* Problem to work on *
Collect every line of the items below that contains the word "point", matching case exactly.

* Listed entries *
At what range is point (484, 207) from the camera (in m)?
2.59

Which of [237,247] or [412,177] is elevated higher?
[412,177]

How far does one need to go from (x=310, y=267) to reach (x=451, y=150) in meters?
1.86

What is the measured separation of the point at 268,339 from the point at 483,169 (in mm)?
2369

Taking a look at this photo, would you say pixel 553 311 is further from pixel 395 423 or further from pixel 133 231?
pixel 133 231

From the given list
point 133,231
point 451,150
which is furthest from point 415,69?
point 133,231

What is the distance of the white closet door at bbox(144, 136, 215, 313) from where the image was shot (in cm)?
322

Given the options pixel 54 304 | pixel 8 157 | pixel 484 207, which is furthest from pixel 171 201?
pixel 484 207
---
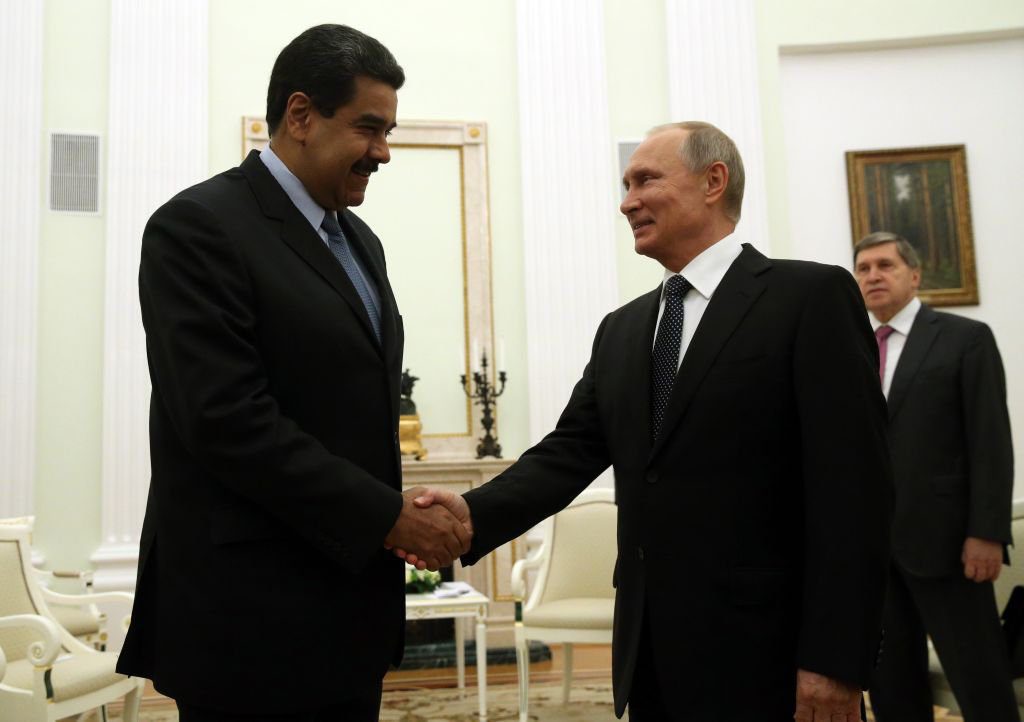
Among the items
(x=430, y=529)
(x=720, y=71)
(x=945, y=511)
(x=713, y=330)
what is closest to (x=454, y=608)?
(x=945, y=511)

* Result of this exercise *
At what range is point (484, 207) from the camera (in m)?
What is the measured separation of the point at 268,339 from the point at 483,169 (in mm)?
point 133,231
point 451,150
which is furthest from point 415,69?
point 133,231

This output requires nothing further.